TASK TO CARRY OUT> In the records below, find the line that contains "family: Canidae", then transcribe it and every later line exactly, stopping at the final line.

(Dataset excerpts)
- Opening Delimiter -
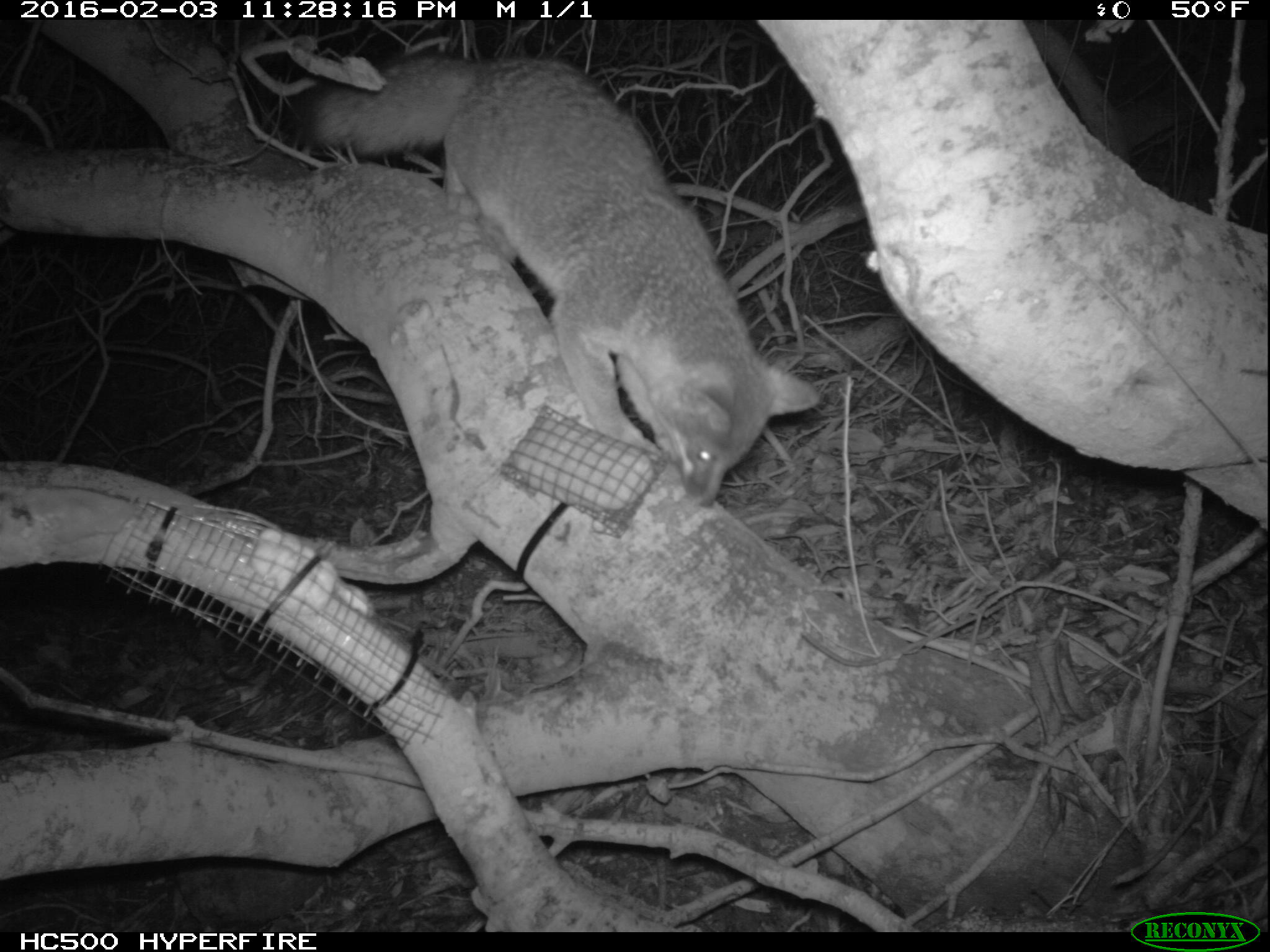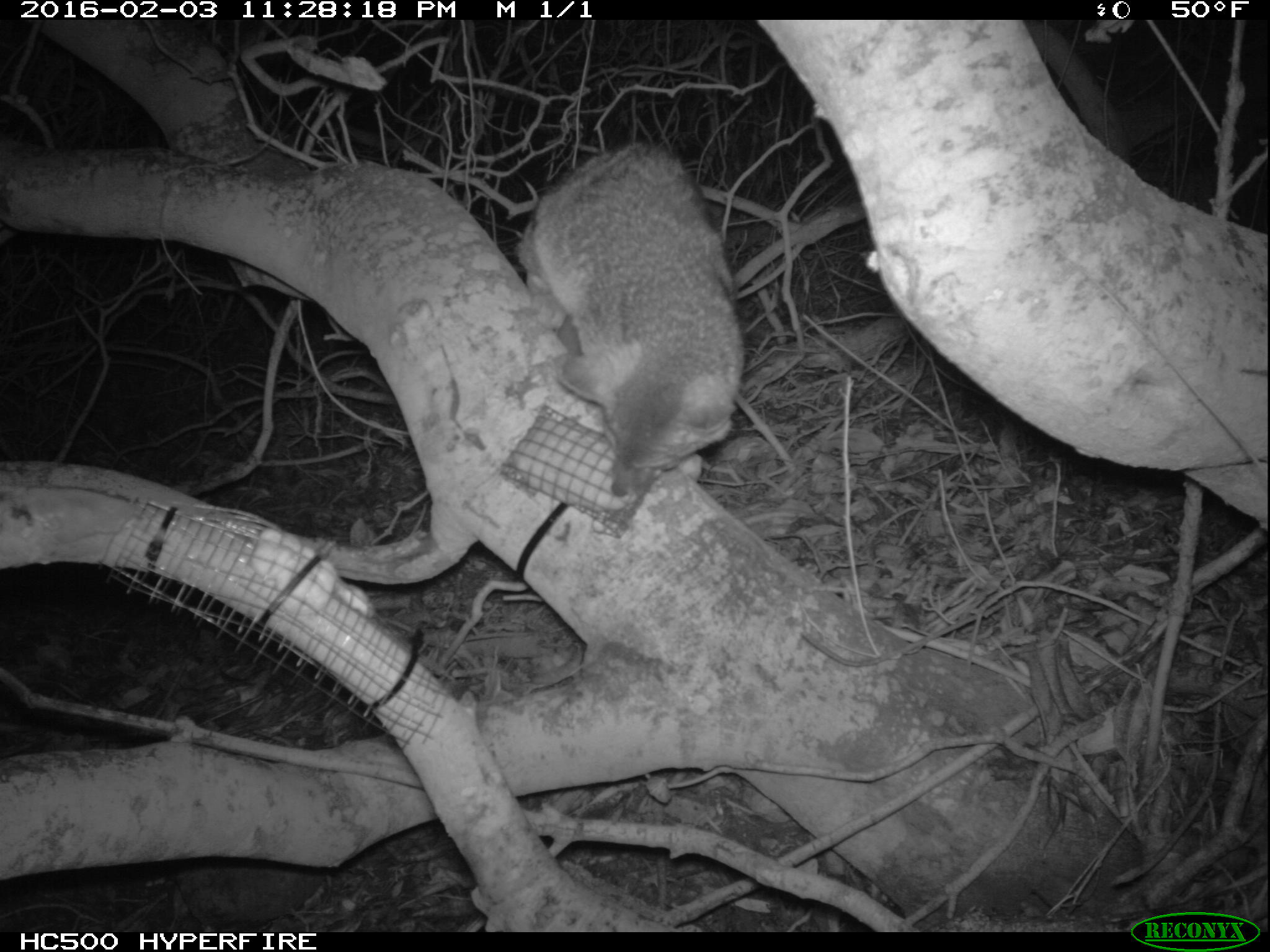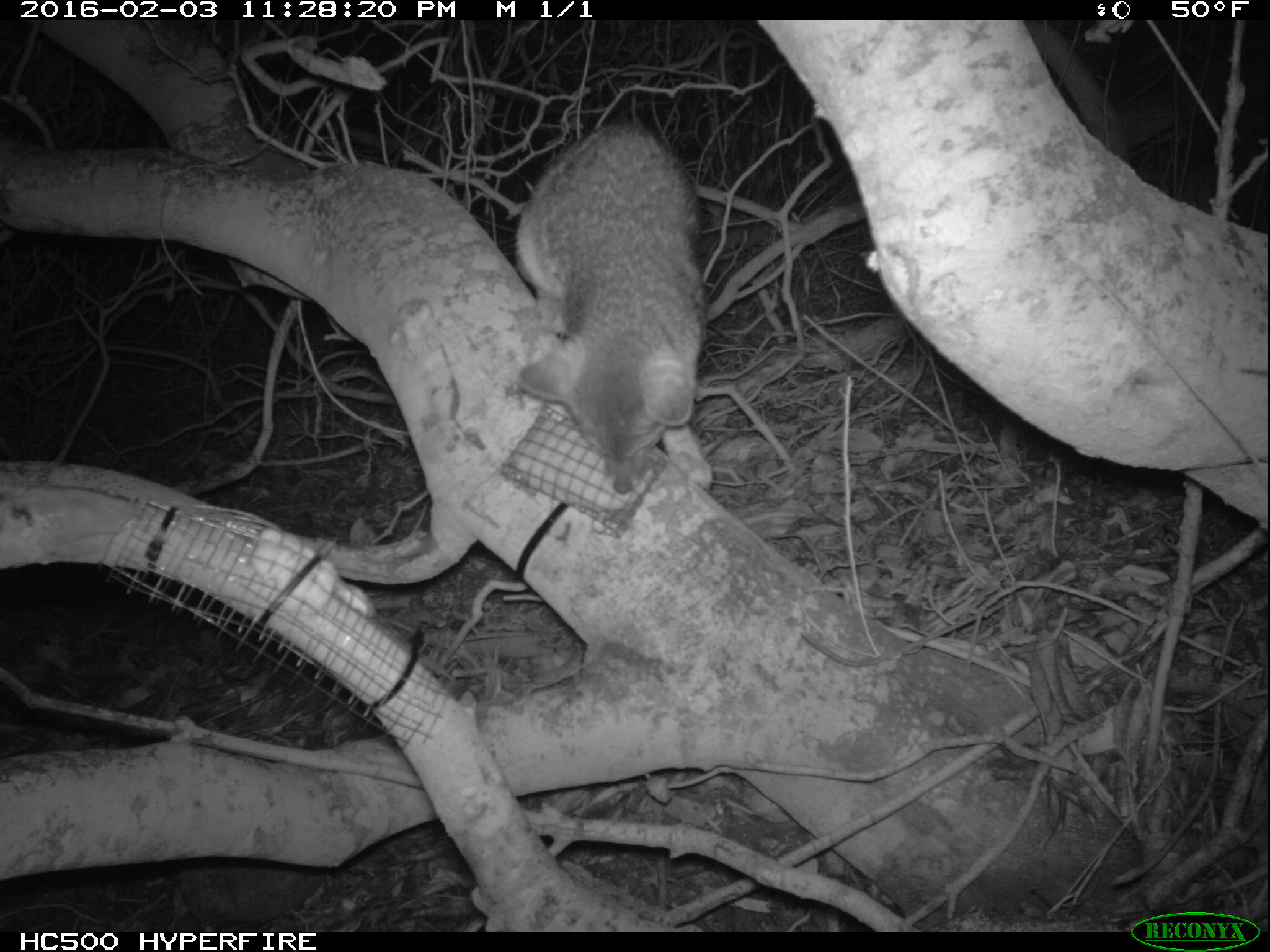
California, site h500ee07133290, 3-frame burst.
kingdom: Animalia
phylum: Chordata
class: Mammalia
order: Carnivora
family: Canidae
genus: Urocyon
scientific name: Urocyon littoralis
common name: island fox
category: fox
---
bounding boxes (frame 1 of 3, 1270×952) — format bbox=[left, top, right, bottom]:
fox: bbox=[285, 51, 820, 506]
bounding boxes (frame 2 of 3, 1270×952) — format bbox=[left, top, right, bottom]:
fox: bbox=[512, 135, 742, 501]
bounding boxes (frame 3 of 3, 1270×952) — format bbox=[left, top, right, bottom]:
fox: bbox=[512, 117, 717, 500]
- Closing Delimiter -
EXERCISE ANSWER>
family: Canidae
genus: Urocyon
scientific name: Urocyon littoralis
common name: island fox
category: fox
---
bounding boxes (frame 1 of 3, 1270×952) — format bbox=[left, top, right, bottom]:
fox: bbox=[285, 51, 820, 506]
bounding boxes (frame 2 of 3, 1270×952) — format bbox=[left, top, right, bottom]:
fox: bbox=[512, 135, 742, 501]
bounding boxes (frame 3 of 3, 1270×952) — format bbox=[left, top, right, bottom]:
fox: bbox=[512, 117, 717, 500]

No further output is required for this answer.